*What the task requires*. How many lines in the rows below contain the string "point"? Case counts, and the answer should be only the number.

*Material shown*.
──────────────────────────────
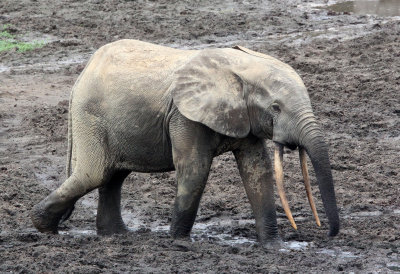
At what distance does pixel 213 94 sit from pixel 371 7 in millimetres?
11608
──────────────────────────────
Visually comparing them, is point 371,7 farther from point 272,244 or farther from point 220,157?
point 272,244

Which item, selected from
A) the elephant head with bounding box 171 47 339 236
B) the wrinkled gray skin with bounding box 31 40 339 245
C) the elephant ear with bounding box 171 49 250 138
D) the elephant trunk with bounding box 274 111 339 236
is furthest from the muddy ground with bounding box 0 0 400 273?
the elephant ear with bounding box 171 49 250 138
──────────────────────────────
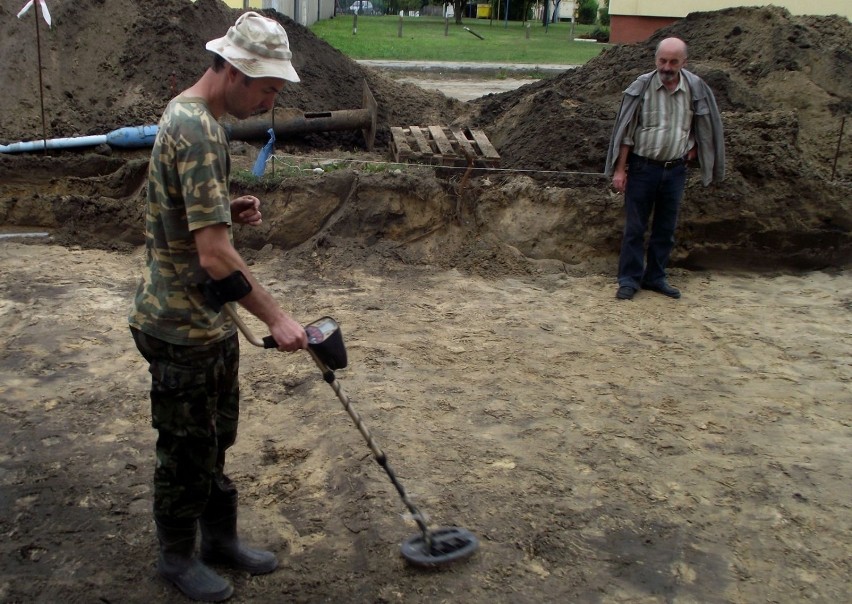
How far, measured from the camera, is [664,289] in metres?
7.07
──────────────────────────────
*Exercise response*. 2